I was speaking with a neighbor today who I haven’t seen since just prior to the eclipse. We were sharing our personal experiences, each agreeing it was a magical beautiful moment and given it was something that reached people globally, the feeling of connection, of Oneness was palpable. I told her how this was how we are supposed to be living – much more in Unity Consciousness, gathering together regularly, on our own, instead of waiting for some outside event to Unite us.
I was happy to see how she resonated with this.
So naturally I think “So why not do just that?”
Each week, each day, remember the Magic of that day and call it up. And know others are doing the same. Clap. Giggle. Hoot and holler.
Ever since that day, I have had such a strong desire to continue the experience, but not alone. I want to BE in that state of magic – daily. And I want to experience it with others.
It’s like a new level of magic and connection was felt that day and oooooh how I want – how I need to be in that state with self and others. How I am ready to Allow myself to have that experience.

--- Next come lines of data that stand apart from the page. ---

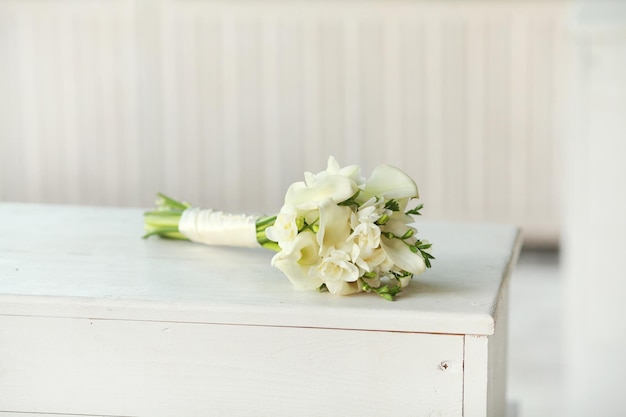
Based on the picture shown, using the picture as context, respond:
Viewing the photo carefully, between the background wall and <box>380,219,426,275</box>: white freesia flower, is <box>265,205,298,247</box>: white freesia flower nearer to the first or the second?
<box>380,219,426,275</box>: white freesia flower

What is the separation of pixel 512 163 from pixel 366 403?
8.86 ft

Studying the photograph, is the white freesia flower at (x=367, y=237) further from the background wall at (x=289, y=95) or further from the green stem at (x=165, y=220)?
the background wall at (x=289, y=95)

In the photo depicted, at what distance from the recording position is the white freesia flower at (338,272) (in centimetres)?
107

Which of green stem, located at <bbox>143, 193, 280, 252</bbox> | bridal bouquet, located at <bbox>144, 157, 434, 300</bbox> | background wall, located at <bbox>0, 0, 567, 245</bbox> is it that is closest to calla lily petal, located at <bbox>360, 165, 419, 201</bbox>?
bridal bouquet, located at <bbox>144, 157, 434, 300</bbox>

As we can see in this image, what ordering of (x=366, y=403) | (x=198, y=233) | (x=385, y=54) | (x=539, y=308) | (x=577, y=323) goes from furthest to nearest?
1. (x=385, y=54)
2. (x=539, y=308)
3. (x=577, y=323)
4. (x=198, y=233)
5. (x=366, y=403)

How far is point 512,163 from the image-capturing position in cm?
367

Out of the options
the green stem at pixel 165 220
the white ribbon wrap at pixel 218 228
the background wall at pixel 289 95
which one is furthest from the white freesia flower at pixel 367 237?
the background wall at pixel 289 95

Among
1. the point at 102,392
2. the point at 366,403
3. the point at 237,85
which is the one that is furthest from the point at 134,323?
the point at 237,85

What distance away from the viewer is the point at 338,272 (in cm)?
108

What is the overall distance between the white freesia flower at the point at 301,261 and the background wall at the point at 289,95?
2560 millimetres

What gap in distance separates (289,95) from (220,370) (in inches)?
103

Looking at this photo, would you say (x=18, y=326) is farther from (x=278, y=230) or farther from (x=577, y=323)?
(x=577, y=323)

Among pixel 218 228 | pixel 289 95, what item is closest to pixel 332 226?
pixel 218 228

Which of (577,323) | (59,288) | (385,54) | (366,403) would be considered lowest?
(577,323)
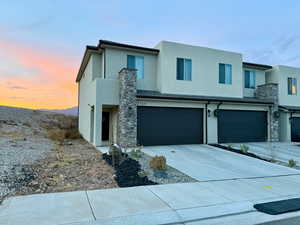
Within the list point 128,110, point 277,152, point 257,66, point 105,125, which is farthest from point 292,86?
point 105,125

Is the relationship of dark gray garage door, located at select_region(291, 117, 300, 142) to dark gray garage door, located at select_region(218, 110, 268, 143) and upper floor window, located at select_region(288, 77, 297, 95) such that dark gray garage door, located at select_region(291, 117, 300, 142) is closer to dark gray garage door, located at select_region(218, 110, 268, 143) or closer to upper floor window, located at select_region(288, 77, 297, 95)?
upper floor window, located at select_region(288, 77, 297, 95)

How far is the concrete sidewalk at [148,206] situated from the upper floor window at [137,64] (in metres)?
→ 9.70

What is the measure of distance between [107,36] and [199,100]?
8.34 meters

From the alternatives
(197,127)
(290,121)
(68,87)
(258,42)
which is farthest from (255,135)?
(68,87)

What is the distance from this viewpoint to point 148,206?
405 centimetres

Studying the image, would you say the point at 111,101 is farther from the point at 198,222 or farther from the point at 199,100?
the point at 198,222

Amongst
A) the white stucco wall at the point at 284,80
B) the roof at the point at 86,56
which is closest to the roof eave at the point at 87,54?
the roof at the point at 86,56

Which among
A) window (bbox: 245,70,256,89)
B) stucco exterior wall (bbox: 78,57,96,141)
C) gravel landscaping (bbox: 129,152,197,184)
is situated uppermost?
window (bbox: 245,70,256,89)

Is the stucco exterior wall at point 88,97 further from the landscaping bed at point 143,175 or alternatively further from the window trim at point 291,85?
the window trim at point 291,85

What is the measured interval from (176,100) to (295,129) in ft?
37.7

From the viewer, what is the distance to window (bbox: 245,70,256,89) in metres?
17.2

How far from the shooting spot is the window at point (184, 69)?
1401 cm

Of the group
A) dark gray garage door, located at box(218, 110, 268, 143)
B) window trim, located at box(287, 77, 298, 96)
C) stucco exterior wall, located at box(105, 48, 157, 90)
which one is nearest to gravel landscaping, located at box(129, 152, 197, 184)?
stucco exterior wall, located at box(105, 48, 157, 90)

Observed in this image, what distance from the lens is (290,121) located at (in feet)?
53.0
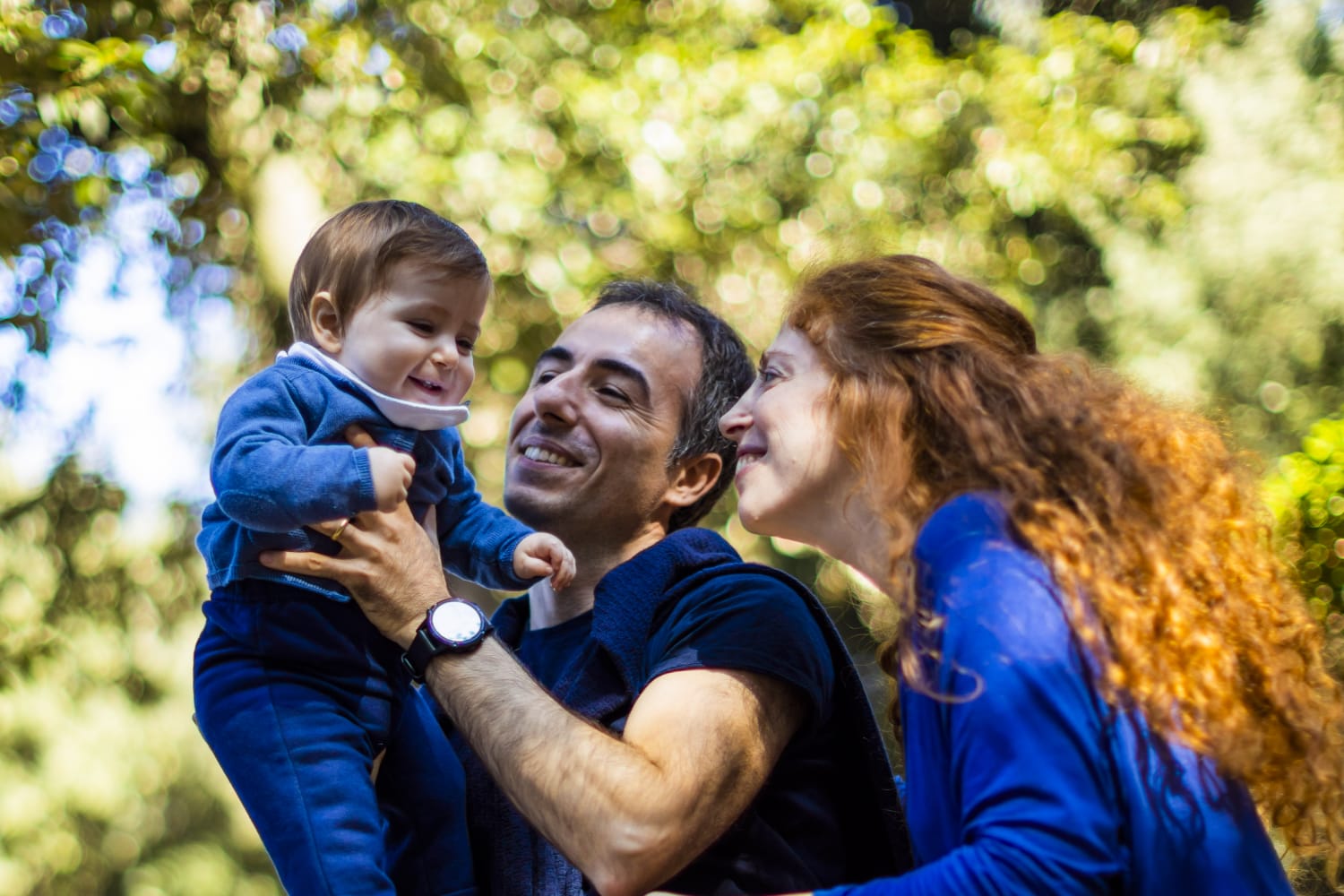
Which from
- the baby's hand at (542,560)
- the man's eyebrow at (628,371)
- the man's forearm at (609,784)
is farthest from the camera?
the man's eyebrow at (628,371)

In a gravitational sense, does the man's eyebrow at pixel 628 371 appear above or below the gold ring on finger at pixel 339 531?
above

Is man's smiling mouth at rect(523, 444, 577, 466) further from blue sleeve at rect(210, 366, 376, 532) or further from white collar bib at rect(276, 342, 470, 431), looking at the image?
blue sleeve at rect(210, 366, 376, 532)

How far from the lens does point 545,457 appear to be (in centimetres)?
298

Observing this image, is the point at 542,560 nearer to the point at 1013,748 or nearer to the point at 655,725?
Result: the point at 655,725

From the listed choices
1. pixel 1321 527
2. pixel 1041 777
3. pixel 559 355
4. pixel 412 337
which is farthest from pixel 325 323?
pixel 1321 527

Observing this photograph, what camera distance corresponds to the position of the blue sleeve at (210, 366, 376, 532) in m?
2.01

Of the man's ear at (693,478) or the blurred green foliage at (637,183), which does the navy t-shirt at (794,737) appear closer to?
the man's ear at (693,478)

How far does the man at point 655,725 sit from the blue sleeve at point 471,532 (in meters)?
0.20

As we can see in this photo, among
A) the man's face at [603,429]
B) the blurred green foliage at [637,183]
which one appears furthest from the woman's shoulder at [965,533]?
the blurred green foliage at [637,183]

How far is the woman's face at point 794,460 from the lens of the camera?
201cm

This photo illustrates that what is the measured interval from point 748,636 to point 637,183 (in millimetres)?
4076

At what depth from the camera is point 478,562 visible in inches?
100

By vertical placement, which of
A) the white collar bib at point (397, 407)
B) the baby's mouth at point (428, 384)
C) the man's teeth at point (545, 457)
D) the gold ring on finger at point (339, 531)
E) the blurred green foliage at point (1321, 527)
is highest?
the blurred green foliage at point (1321, 527)

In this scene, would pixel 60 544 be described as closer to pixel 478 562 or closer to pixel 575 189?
pixel 575 189
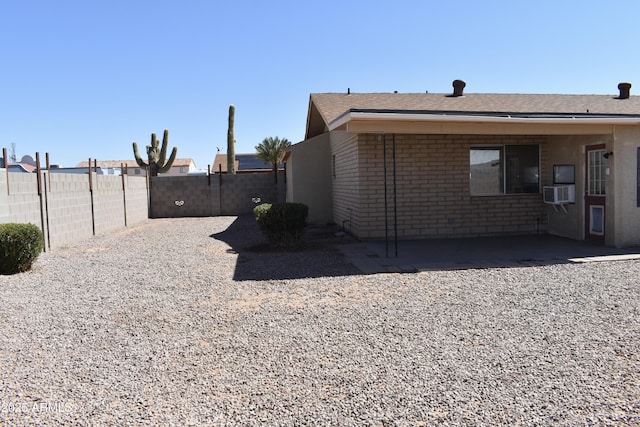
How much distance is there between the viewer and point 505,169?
43.2 ft

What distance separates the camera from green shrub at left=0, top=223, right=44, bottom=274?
886cm

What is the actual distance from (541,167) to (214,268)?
8.76 meters

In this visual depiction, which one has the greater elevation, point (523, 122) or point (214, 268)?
point (523, 122)

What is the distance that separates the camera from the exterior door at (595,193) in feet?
36.6

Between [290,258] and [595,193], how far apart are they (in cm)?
691

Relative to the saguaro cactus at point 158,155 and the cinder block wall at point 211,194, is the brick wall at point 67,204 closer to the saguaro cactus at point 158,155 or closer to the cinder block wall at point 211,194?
the cinder block wall at point 211,194

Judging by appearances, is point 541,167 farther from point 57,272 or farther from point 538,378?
point 57,272

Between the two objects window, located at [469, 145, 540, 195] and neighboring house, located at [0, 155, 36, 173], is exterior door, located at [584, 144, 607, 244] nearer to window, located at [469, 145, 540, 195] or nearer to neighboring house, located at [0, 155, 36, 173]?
window, located at [469, 145, 540, 195]

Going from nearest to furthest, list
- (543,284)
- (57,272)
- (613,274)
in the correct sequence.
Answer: (543,284) → (613,274) → (57,272)

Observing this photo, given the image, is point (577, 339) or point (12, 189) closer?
point (577, 339)

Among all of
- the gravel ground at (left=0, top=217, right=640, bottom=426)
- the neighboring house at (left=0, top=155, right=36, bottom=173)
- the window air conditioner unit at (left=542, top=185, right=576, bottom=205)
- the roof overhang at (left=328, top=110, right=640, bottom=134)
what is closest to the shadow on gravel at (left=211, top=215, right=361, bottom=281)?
the gravel ground at (left=0, top=217, right=640, bottom=426)

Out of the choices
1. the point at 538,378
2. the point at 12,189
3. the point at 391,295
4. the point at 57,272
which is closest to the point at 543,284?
the point at 391,295

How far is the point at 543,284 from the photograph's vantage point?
757cm

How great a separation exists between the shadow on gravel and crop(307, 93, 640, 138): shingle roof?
10.3ft
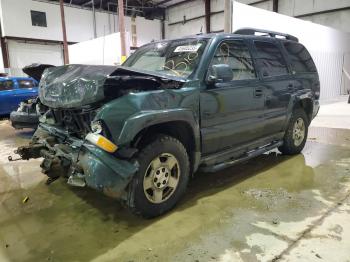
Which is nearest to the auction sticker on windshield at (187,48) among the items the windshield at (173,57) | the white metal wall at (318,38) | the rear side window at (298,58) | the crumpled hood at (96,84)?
the windshield at (173,57)

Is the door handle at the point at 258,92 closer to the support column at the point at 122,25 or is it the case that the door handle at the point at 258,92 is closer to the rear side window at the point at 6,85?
the support column at the point at 122,25

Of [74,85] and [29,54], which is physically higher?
[29,54]

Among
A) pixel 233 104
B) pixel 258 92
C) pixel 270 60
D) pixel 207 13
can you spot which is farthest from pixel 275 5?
pixel 233 104

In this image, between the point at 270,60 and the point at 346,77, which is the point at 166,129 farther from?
the point at 346,77

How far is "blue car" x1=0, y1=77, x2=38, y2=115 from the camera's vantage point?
874 centimetres

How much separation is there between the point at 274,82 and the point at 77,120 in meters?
2.43

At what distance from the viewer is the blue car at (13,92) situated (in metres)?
8.74

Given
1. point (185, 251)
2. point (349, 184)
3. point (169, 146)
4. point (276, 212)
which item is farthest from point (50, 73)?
point (349, 184)

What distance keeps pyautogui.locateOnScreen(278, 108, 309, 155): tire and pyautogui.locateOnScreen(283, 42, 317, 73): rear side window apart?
0.62m

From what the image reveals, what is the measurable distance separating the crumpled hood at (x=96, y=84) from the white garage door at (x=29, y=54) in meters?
14.8

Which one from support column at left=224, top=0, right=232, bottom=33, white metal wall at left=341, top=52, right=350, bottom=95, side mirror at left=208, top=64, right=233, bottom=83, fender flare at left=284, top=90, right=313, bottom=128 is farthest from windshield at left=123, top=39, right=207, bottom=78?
white metal wall at left=341, top=52, right=350, bottom=95

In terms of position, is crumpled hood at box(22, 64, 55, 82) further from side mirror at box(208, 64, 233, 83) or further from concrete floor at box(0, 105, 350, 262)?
side mirror at box(208, 64, 233, 83)

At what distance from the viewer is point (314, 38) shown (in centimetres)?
1070

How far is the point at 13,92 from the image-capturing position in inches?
346
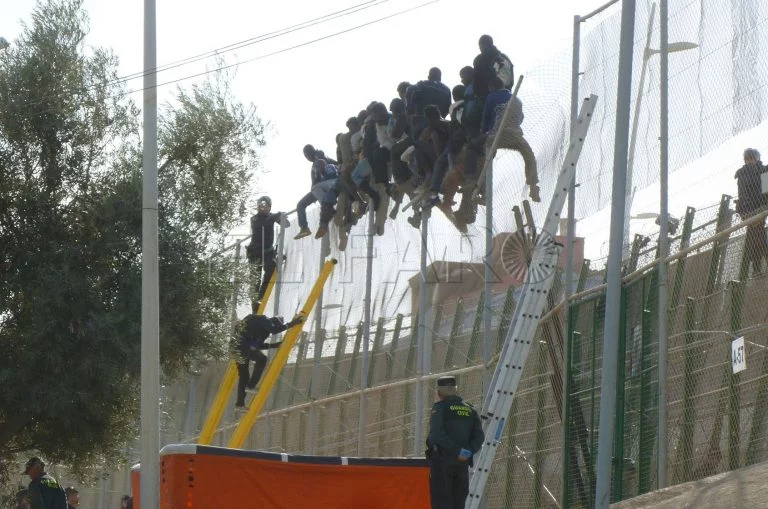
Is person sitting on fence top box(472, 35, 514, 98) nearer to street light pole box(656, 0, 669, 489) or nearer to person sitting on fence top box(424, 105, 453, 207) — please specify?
person sitting on fence top box(424, 105, 453, 207)

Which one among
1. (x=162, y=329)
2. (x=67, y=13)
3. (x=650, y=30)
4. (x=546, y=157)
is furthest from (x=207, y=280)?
(x=650, y=30)

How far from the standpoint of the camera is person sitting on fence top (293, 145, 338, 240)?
21703mm

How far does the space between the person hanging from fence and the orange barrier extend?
12.1ft

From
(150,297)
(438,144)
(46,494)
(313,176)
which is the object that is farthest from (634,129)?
(313,176)

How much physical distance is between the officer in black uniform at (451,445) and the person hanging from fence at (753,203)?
102 inches

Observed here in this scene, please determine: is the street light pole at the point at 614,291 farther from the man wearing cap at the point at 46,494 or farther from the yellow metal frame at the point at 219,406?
the yellow metal frame at the point at 219,406

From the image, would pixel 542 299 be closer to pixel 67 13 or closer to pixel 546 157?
pixel 546 157

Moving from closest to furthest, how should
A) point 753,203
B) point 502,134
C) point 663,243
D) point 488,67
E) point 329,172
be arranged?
point 753,203
point 663,243
point 502,134
point 488,67
point 329,172

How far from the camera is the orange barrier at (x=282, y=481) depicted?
1242cm

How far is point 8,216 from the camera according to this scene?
17.8m

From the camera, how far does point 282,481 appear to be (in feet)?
42.0

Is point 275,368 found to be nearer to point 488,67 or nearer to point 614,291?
point 488,67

Today after doing some food shopping, my girl and I walked to the park that’s across from the store. There was a woman spinning fabric onto a wooden spinner. Fascinating! Well, for me. I tried getting my girl interested in watching, but she was more intent on climbing the benches and playing in the trees. So while she did that, I had the absolute delight in speaking with this woman and listen as she explained to me about the different fabrics she is working with. I thought back to my feeble attempt at learning to sew when I was in junior high. I received a C for effort (all the other girls received A’s). I am much more open to my creative/crafty side today of course, having dove into that in my 20’s. As I spoke with this woman, I began having a vision of spending my days doing such interaction. Learning. Creating. Sharing. We spoke of returning to some of the practical ways, sewing being one of them. Crochet (another difficult task for me to “get” – even today). Real connecting. Heart-based creating.
Daily. A way of Being instead of just a random experience we happen to encounter, Divinely guided by the Universe after buying chocolate and sauerkraut.
And so it was and is on this day, weeks after the eclipse, 9/9, which includes my ongoing thoughts/intentions for Irma and our human family in Florida.